Reproduce every entry exactly.

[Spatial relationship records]
'''

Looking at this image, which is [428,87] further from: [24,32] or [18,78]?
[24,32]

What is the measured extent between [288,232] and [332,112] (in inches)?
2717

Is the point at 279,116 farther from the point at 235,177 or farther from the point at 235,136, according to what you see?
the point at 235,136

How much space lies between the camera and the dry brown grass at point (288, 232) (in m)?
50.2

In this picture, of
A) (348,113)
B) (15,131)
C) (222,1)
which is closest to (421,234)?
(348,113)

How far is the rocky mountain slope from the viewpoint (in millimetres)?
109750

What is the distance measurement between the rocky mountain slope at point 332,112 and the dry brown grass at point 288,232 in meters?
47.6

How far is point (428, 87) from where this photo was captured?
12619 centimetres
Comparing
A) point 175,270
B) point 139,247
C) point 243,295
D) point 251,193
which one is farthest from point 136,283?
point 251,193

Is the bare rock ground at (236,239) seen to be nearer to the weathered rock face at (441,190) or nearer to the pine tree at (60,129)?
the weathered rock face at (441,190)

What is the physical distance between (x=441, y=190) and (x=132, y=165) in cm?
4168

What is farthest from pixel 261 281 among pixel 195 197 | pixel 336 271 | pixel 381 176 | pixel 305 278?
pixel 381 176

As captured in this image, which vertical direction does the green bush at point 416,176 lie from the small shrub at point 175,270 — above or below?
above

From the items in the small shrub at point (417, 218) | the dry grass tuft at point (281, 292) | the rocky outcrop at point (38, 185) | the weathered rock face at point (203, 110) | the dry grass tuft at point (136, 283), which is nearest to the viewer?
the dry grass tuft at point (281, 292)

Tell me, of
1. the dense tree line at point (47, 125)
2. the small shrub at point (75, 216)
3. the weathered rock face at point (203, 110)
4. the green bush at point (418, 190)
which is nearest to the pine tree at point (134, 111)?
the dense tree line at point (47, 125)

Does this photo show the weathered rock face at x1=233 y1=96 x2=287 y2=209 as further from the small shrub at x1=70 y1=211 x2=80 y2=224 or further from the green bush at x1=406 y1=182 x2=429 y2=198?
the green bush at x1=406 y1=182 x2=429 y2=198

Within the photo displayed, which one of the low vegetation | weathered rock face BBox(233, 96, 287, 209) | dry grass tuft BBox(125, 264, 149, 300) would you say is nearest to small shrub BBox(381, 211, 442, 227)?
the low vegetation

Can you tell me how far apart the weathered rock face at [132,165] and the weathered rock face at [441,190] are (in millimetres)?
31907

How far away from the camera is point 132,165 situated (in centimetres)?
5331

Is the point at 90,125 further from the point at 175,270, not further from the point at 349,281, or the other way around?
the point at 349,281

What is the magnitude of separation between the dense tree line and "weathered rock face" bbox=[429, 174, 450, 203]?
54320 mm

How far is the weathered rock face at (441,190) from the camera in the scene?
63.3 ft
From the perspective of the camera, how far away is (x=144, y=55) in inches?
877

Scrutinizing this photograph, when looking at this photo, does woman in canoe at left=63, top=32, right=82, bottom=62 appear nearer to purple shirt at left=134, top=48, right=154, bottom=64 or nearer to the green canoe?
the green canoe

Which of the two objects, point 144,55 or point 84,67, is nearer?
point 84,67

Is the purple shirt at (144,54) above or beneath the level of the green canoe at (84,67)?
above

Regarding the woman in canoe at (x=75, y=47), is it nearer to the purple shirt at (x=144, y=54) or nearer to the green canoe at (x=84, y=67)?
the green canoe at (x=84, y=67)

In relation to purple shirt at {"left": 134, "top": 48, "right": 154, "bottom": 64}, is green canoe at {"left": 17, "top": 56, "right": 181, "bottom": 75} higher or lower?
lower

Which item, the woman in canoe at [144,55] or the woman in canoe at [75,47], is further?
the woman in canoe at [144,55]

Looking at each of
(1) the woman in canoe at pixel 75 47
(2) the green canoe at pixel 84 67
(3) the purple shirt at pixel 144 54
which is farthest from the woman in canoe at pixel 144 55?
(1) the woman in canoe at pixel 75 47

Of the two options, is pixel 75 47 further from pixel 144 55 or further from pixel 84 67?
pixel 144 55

'''

• CORRECT ANSWER:
Looking at this image, which is [428,87] further from: [24,32] or [18,78]?
[24,32]

What is the measured extent between [288,232] and [332,112] (in inches)?
2717

Is the point at 279,116 farther from the point at 235,177 or farther from the point at 235,136, according to what you see?
the point at 235,136

How much space lies between the camera and the dry brown grass at point (288, 232) (in m)?
50.2

In this picture, of
A) (348,113)
B) (15,131)
C) (222,1)
which is closest to (421,234)?
(348,113)

How far is the rocky mountain slope from the viewpoint (in millimetres)?
109750

What is the distance measurement between the rocky mountain slope at point 332,112 and the dry brown grass at point 288,232 in meters?
47.6

How far is point (428, 87) from where this photo was captured?
12619 centimetres
Comparing
A) point 175,270
B) point 139,247
C) point 243,295
D) point 251,193
which one is farthest from point 136,283?
point 251,193

Is the bare rock ground at (236,239) seen to be nearer to the weathered rock face at (441,190) or nearer to the pine tree at (60,129)?
the weathered rock face at (441,190)

What is the physical distance between (x=441, y=190) and (x=132, y=165) in cm?
4168

What is farthest from pixel 261 281 among pixel 195 197 | pixel 336 271 | pixel 381 176 | pixel 305 278?
pixel 381 176

As captured in this image, which vertical direction does the green bush at point 416,176 lie from the small shrub at point 175,270 — above or below?
above

From the items in the small shrub at point (417, 218) | the dry grass tuft at point (281, 292) | the rocky outcrop at point (38, 185) | the weathered rock face at point (203, 110) | the dry grass tuft at point (136, 283), which is nearest to the viewer?
the dry grass tuft at point (281, 292)

Tell me, of
1. the dense tree line at point (47, 125)
2. the small shrub at point (75, 216)
3. the weathered rock face at point (203, 110)
4. the green bush at point (418, 190)
which is nearest to the pine tree at point (134, 111)?
the dense tree line at point (47, 125)

Does this photo show the weathered rock face at x1=233 y1=96 x2=287 y2=209 as further from the small shrub at x1=70 y1=211 x2=80 y2=224 or further from the green bush at x1=406 y1=182 x2=429 y2=198?
the green bush at x1=406 y1=182 x2=429 y2=198

Within the photo displayed, which one of the low vegetation | weathered rock face BBox(233, 96, 287, 209) | dry grass tuft BBox(125, 264, 149, 300) would you say is nearest to small shrub BBox(381, 211, 442, 227)?
the low vegetation

Can you tell me how far apart the weathered rock face at [132,165] and the weathered rock face at [441,190] are (in millimetres)?
31907

How far away from the camera is point 132,165 situated (in centimetres)?
5331

Is the point at 90,125 further from the point at 175,270, not further from the point at 349,281, or the other way around?
the point at 349,281

What is the magnitude of separation between the dense tree line and "weathered rock face" bbox=[429, 174, 450, 203]?
54320 mm

How far is the weathered rock face at (441,190) from the camera in the scene?
63.3 ft
From the perspective of the camera, how far away is (x=144, y=55) in inches?
877

Scrutinizing this photograph, when looking at this photo, does woman in canoe at left=63, top=32, right=82, bottom=62 appear nearer to purple shirt at left=134, top=48, right=154, bottom=64 or nearer to the green canoe?
the green canoe

Which of the two objects, point 144,55 or point 84,67, is nearer?
point 84,67

Is the purple shirt at (144,54) above or beneath the level of the green canoe at (84,67)?
above

Regarding the woman in canoe at (x=75, y=47), is it nearer to the purple shirt at (x=144, y=54) or nearer to the green canoe at (x=84, y=67)?
the green canoe at (x=84, y=67)

In relation to purple shirt at {"left": 134, "top": 48, "right": 154, "bottom": 64}, is green canoe at {"left": 17, "top": 56, "right": 181, "bottom": 75} higher or lower?
lower

Which item, the woman in canoe at [144,55] or the woman in canoe at [75,47], is further?
the woman in canoe at [144,55]

Looking at each of
(1) the woman in canoe at pixel 75 47
(2) the green canoe at pixel 84 67
(3) the purple shirt at pixel 144 54
which is farthest from the woman in canoe at pixel 144 55?
(1) the woman in canoe at pixel 75 47

Of the two options, is pixel 75 47 further from pixel 144 55 or further from pixel 84 67?
pixel 144 55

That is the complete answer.